▶ [Text under study]:
Sharpe Ratio – what’s the risk return trade-off we are dealing with?

Sharpe Ratio – what’s the risk return trade-off we are dealing with?

What is the Sharpe Ratio?

The Sharpe Ratio, also known as the Sharpe Index, was proposed by William Sharpe in 1966. Professor Sharpe derived a formula which compares the return on investment and its associated risk. The Sharpe Index shows a trade-off between risk and return of an investment or a portfolio.  

Investors use the Sharpe ratio to understand the performance of a share or their portfolio. Investors also use the Sharpe ratio to compare numerous funds with similar risk-return profiles.

To calculate the Sharpe Ratio, the risk premium of a security or portfolio is divided by the standard deviation of that fund or portfolio.   


Sharpe Ratio= (Return of the portfolio – Return of Risk-Free Asset)/ Standard Deviation of Portfolio

Symbolic Representation:

Sharpe Ratio= (Rp – Rf)/ σp
  • Return of the Portfolio: A portfolio’s return is the total performance of all the investments; it represents the total profit or loss that is produced over a certain period. It is a crucial metric that investors use to understand how well their investment plan is working and how well the portfolio can achieve their financial goals.
  • Risk-Free Rate: The risk-free rate is a theoretical rate of return earned on risk-free assets. The return on these risk-free assets is the minimum return, and in many risk-return assessments, the risk-free rate acts as the base. Example: Government bonds or Treasury Bills can be a good benchmark.
  • Standard Deviation of Portfolio: Standard Deviation is a statistical tool which measures the degree of fluctuation between an individual value and the mean of a probability distribution. In the investment frontier, the standard deviation measures the risk and volatility of an investment or portfolio. It showcases the variability of the return from the principal return of the investment. It is crucial to know that the lower the standard deviation, the lower the risk, and the higher the standard deviation, the greater the risk. Depending upon the standard deviation, the Sharpe ratio also fluctuates. If the standard deviation is more, the Sharpe ratio will be high. If the standard deviation is low, the Sharpe ratio will be high.

▶ [Assignment 1]: Transcribe the part of the Sharpe Ratio article starting at "What is the" and ending at "fund or portfolio.".
▶ [Assignment 2]: Render this sentence from the Sharpe Ratio article in Spanish: "The Sharpe Index shows a trade-off between risk and return of an investment or a portfolio."

▶ [Data block]:
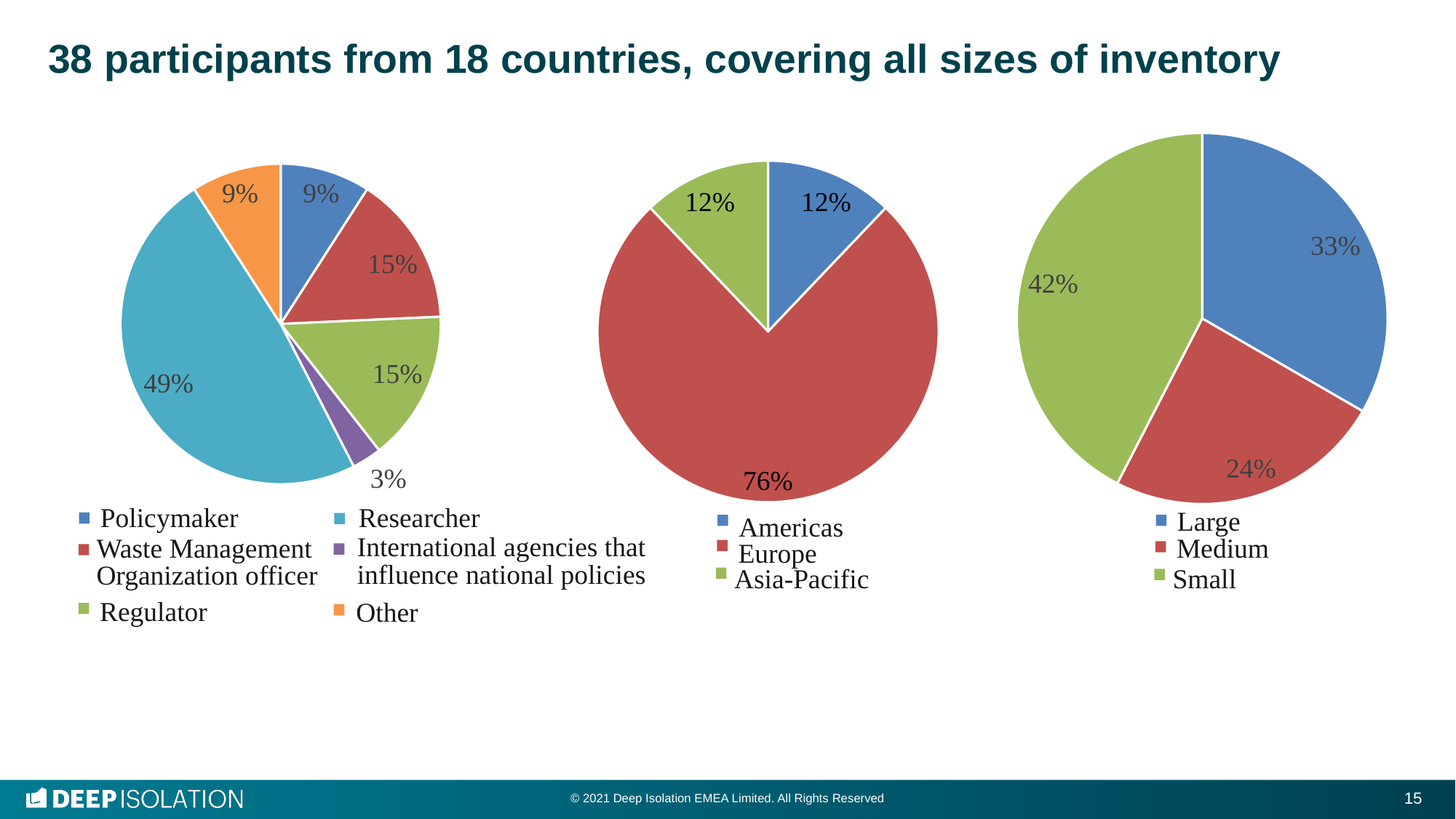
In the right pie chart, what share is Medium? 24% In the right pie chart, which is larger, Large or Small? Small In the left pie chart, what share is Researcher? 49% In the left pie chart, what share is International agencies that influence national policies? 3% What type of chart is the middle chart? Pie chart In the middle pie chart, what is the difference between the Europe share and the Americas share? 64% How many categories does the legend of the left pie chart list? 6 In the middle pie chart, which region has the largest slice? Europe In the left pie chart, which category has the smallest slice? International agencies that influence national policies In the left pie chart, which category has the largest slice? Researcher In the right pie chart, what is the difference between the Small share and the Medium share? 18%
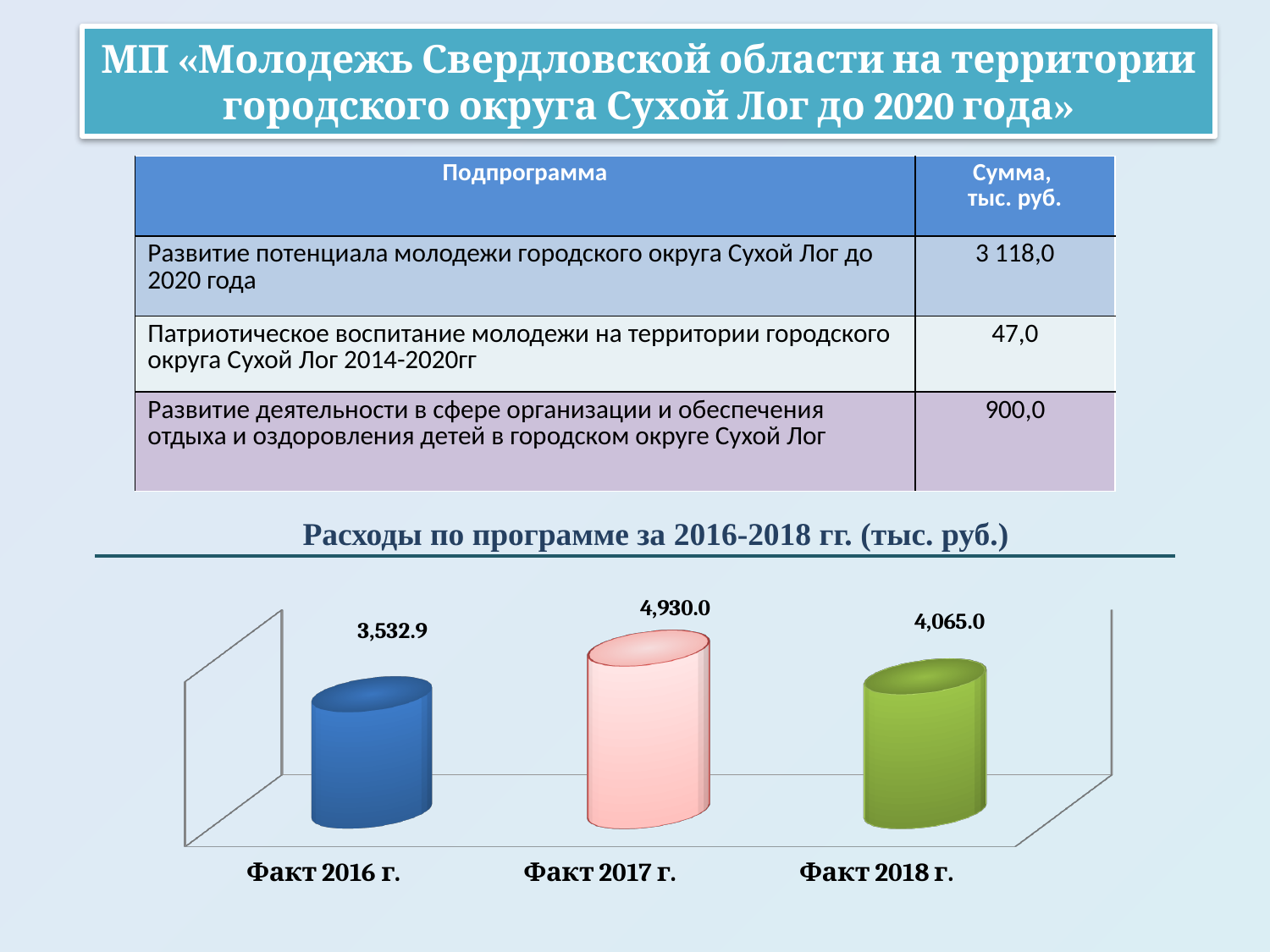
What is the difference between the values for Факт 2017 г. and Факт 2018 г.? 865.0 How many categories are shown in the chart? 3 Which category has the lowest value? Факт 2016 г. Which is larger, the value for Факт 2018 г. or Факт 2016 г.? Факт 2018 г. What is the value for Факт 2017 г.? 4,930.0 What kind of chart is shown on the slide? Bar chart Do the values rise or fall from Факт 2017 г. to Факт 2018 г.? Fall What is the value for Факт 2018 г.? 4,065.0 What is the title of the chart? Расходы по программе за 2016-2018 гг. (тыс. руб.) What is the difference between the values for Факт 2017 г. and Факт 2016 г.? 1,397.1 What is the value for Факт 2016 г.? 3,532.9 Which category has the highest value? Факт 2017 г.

▶ [Exercise solution 1]:
What is the Sharpe Ratio?

The Sharpe Ratio, also known as the Sharpe Index, was proposed by William Sharpe in 1966. Professor Sharpe derived a formula which compares the return on investment and its associated risk. The Sharpe Index shows a trade-off between risk and return of an investment or a portfolio.  

Investors use the Sharpe ratio to understand the performance of a share or their portfolio. Investors also use the Sharpe ratio to compare numerous funds with similar risk-return profiles.

To calculate the Sharpe Ratio, the risk premium of a security or portfolio is divided by the standard deviation of that fund or portfolio.

▶ [Exercise solution 2]: El índice de Sharpe muestra una relación de compromiso entre el riesgo y el rendimiento de una inversión o de una cartera.